We obtained pathology reports from participants of the QSkin study who had a skin cancer excised between recruitment in 2011 and June 30, 2014.[12] Details of the QSkin study have been described previously.[13] Medically trained staff reviewed each pathology report (n = 25,786 reports) and entered diagnostic information for each lesion into a database (n = 41,356 lesions). This manually extracted data set was considered the gold standard and provided the training data set to develop the supervised learning algorithm. After data cleaning and exclusion of diagnoses with insufficient examples, there were 36,281 lesions in the final data set. Supervised machine learning algorithms are developed using training data sets (typically numbering in the thousands of independent records) that contain the variables along with the relevant outcomes. A machine learning algorithm is applied to the training data set and iteratively improved to reduce the error of outcome prediction using optimization techniques.[14] The larger the training data set, the more examples there are with which to develop the algorithm, thereby reducing the degree of error in prediction.
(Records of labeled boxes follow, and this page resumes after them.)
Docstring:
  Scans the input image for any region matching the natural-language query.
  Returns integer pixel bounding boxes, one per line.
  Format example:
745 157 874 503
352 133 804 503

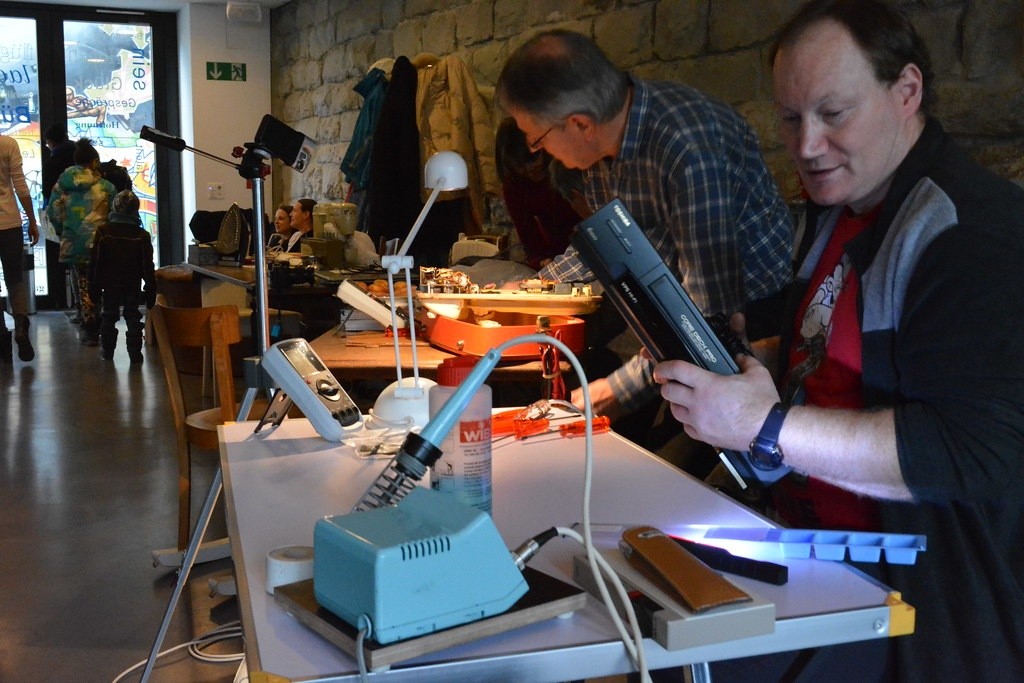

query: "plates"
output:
332 293 407 303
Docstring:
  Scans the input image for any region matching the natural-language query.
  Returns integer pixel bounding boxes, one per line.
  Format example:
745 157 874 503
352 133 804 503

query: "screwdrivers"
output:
492 417 549 443
522 415 611 441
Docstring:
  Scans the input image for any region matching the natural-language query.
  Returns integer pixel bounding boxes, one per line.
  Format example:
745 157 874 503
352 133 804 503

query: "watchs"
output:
748 400 790 473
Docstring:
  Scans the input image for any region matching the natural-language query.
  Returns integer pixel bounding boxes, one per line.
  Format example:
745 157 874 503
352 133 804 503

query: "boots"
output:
14 314 34 362
0 330 13 365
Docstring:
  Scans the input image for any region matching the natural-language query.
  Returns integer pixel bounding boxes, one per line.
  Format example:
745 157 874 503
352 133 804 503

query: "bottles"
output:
429 355 492 518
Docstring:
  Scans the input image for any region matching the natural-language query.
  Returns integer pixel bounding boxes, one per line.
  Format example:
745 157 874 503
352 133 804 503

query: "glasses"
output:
524 111 592 151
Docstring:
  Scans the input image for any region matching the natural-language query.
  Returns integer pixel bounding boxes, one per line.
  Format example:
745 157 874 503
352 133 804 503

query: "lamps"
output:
381 150 469 397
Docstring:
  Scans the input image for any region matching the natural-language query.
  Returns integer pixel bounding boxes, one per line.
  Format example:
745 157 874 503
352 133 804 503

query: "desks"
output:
308 325 571 380
214 407 915 683
182 261 420 290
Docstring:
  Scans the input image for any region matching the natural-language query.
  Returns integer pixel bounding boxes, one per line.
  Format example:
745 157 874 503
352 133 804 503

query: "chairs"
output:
451 232 510 265
149 294 306 551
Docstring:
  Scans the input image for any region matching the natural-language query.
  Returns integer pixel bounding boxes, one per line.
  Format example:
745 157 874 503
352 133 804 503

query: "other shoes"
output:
82 334 99 346
130 352 142 364
102 350 114 360
69 315 84 322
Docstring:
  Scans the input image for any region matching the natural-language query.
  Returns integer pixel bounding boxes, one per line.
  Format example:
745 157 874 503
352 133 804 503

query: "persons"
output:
0 131 318 369
655 1 1024 683
494 32 796 513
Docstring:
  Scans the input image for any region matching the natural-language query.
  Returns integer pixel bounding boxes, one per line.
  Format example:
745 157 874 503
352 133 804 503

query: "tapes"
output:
264 544 314 595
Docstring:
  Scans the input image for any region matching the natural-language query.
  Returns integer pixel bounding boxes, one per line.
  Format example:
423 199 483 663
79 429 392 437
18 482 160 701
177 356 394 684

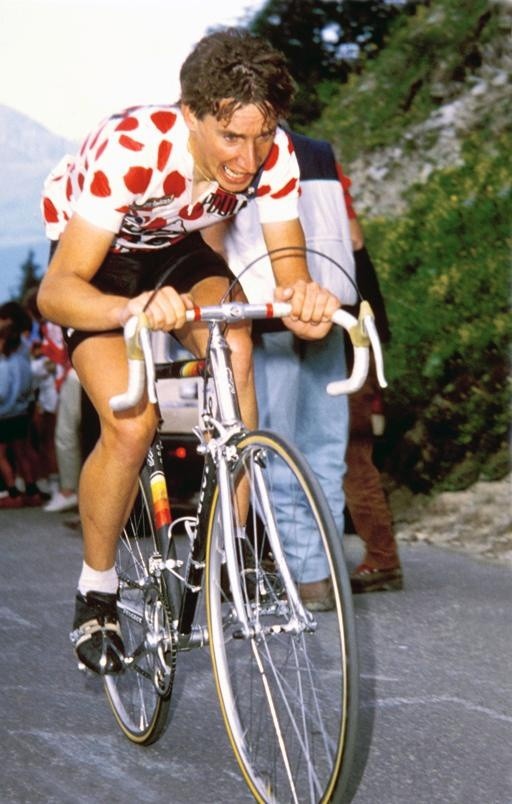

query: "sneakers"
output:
218 540 283 604
70 587 127 676
21 489 45 507
277 579 336 614
0 492 25 510
42 485 79 513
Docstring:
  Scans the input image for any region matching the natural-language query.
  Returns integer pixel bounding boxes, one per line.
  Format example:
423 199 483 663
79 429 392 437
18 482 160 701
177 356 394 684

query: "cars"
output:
127 328 206 536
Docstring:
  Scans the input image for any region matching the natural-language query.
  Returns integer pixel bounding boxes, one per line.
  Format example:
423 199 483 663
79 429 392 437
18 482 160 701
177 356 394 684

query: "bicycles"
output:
78 247 388 804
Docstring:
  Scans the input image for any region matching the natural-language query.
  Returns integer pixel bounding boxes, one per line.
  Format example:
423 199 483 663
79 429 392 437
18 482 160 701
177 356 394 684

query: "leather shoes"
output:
348 561 404 592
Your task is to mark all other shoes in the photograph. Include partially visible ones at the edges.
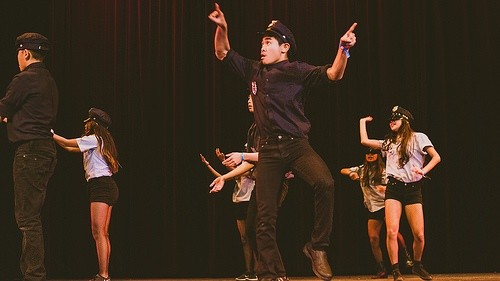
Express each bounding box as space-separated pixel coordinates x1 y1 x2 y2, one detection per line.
261 276 290 281
393 270 403 281
371 272 388 279
236 272 259 281
302 243 333 281
406 261 414 274
88 273 111 281
412 263 433 280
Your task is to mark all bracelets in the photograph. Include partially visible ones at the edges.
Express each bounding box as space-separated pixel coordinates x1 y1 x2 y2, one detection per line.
51 132 54 136
241 152 244 160
349 171 353 176
339 44 350 58
421 170 424 176
205 163 209 166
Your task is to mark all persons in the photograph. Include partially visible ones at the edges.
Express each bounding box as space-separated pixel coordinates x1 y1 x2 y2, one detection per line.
208 3 358 281
199 106 441 281
51 106 121 281
0 33 58 281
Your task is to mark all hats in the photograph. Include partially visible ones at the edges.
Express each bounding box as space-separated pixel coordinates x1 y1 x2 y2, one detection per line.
390 105 414 121
15 32 49 51
257 19 296 47
84 107 112 130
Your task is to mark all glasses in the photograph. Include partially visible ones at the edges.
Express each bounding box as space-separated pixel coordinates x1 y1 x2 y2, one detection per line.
365 149 381 154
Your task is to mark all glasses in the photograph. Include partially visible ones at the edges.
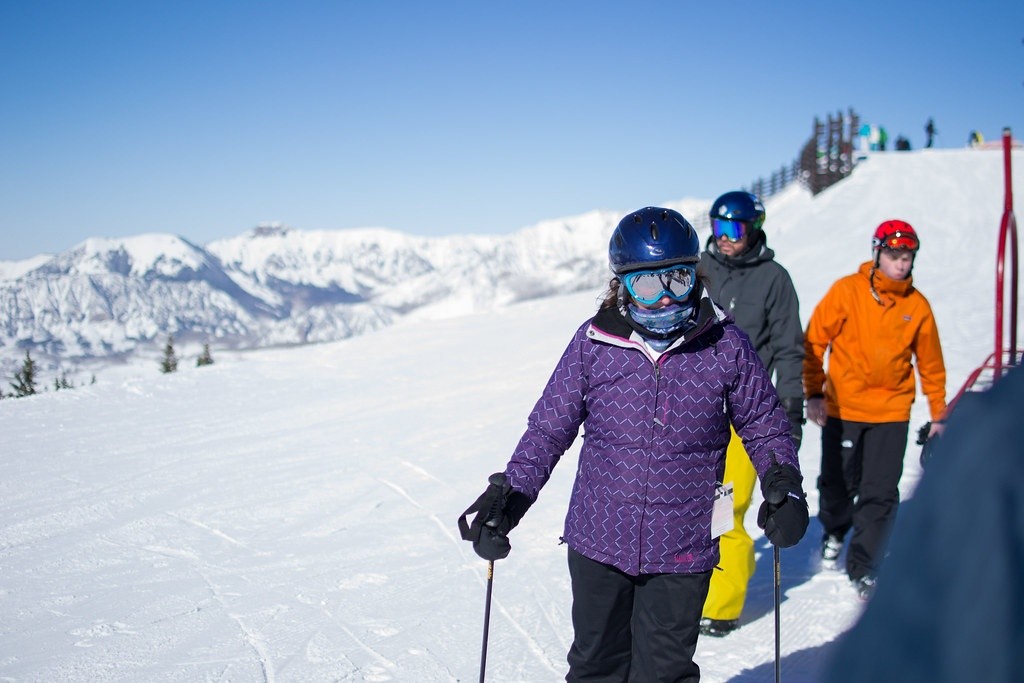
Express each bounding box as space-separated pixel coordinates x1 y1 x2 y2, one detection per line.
883 231 919 250
616 264 696 308
711 217 755 243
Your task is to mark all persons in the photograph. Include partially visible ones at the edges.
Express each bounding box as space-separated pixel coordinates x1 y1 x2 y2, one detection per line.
694 191 807 637
803 219 947 602
461 206 810 683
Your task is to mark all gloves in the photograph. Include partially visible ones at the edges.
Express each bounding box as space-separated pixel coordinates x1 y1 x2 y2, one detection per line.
757 463 809 548
780 398 805 451
916 422 941 468
458 483 531 560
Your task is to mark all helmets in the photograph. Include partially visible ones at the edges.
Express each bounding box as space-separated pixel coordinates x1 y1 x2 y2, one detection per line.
872 220 919 252
709 191 765 235
609 207 699 274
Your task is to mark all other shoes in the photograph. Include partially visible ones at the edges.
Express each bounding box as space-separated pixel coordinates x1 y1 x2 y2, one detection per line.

The training data set used in this study included the free-text as well as the known outcome for a large number of pathology reports to which we applied supervised learning methods to develop an algorithm to classify diagnosis (BCC, SCC, keratoacanthoma, and intraepidermal carcinoma [IEC]), number of lesions, and site of lesions from free-text pathology reports. Diagnosis and site were modeled as separate multiclass classification problems in which a single label can be assigned to each lesion text. The training data set included all pathology reports for participants (including nonskin lesions, benign skin lesions, and melanoma). More than a third of the pathology reports in the training data set contained descriptions and diagnoses for multiple skin lesions that had been excised at the same visit; each lesion required identification of a site and diagnosis. These were processed as multilabel classifications, where a model can return multiple labels, given a single text input. Using regex, Python, and Python dictionaries, the report text was split into lesion-specific text. The Web application first processes the free-text within a pathology report to identify and split multiple lesions, and then separate algorithms for diagnosis and site are processed on individual lesions.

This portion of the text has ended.